**Supplied passage**

☆ ☆ ☆ ☆ ☆ ☆ ☆

Besides this total abstinence from work, “two lambs of the first year,
without spot, and two tenth deals of flour for a meat offering, mingled with
oil, and a drink offering of strong wine to be poured unto the Lord,” were
to be offered as the burnt-offering of every sabbath, beside the continual
burnt-offering, and its drink offering. These sabbath-offerings, like all
others, were only acceptable from the Altar and from the Holy Place of the
tabernacle and temple. It is clear, therefore, from the requirements of the
law, that not only do the pious among the Gentiles not keep the sabbath, but
neither can they, nor the Israelites, however zealous for its observance.
But saith the lecturer, the observance of
the seventh day was only enjoined upon those who were “under law” to
God; not upon those who were “without law;” that is, non-Israelitish
nations. The sabbath was “a sign” between the God of Israel and that
people; and signified good things to come upon them, and through them upon the
rest of mankind, when “the times of the Gentiles” should be fulfilled.
This appears from the words of Jehovah to Israel by Moses his faithful servant
in all his house. “Verily,” saith he, “my sabbaths shall ye keep;
for it is a sign between me and you throughout your generations: that ye may
know that I am the Lord that doth sanctify you. Ye shall keep the Sabbath
therefore; for it is holy unto you: every one that defileth it shall
surely be put to death: for whosoever doeth any work therein, that soul shall
be cut off from among his people. Six days may work be done; but in the seventh
is the Sabbath of rest, holy to the Lord: whosoever doeth work on the
Sabbath-day, he shall surely be put to death. Wherefore the children of
Israel shall keep the Sabbath to observe the Sabbath throughout their
generations, for a perpetual covenant. It is a sign between me and the
children of Israel for ever: for in six days the Lord made heaven and
earth, and on the seventh day he rested, and was refreshed.”

☆ ☆ ☆ ☆ ☆ ☆ ☆

**The data**
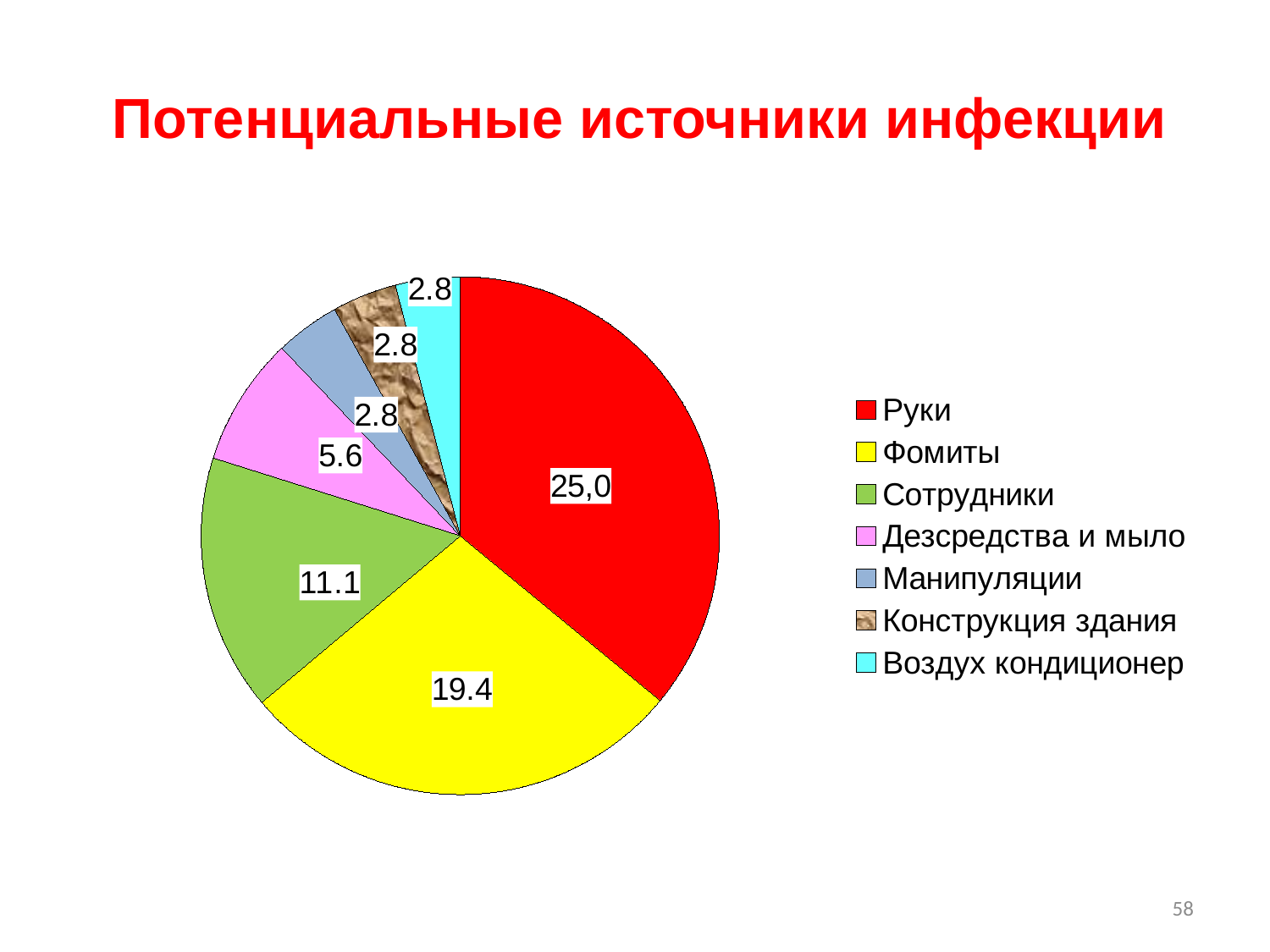
What is the value shown for Дезсредства и мыло? 5.6 What is the difference between the values for Руки and Фомиты? 5.6 How many categories does the legend list? 7 What is the title of the slide? Потенциальные источники инфекции Which is larger, the value for Сотрудники or the value for Дезсредства и мыло? Сотрудники What type of chart is shown on the slide? pie chart What is the value shown for Фомиты? 19.4 What is the value shown for Сотрудники? 11.1 What is the smallest value labelled on the pie chart? 2.8 What is the value shown for Руки? 25,0 Which category has the largest slice of the pie? Руки What is the value shown for Воздух кондиционер? 2.8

☆ ☆ ☆ ☆ ☆ ☆ ☆

**Work request 1**
In the sabbath passage, what were to be offered as the burnt-offering of every sabbath?
**Work request 2**
Decide whether each statement agrees with the sabbath passage, answering yes or no and quoting the words that settle it: (a) The sabbath-offerings could be accepted from any place. (b) The lecturer holds that observing the seventh day was required only of those under law to God. (c) The sabbath is called a sign between the Lord and the children of Israel for ever.

**Worked solution 1**
Two lambs of the first year without spot, two tenth deals of flour mingled with oil for a meat offering, and a drink offering of strong wine.

**Worked solution 2**
(a) No: "These sabbath-offerings, like all others, were only acceptable from the Altar and from the Holy Place of the tabernacle and temple."
(b) Yes: "the observance of the seventh day was only enjoined upon those who were “under law” to God"
(c) Yes: "It is a sign between me and the children of Israel for ever"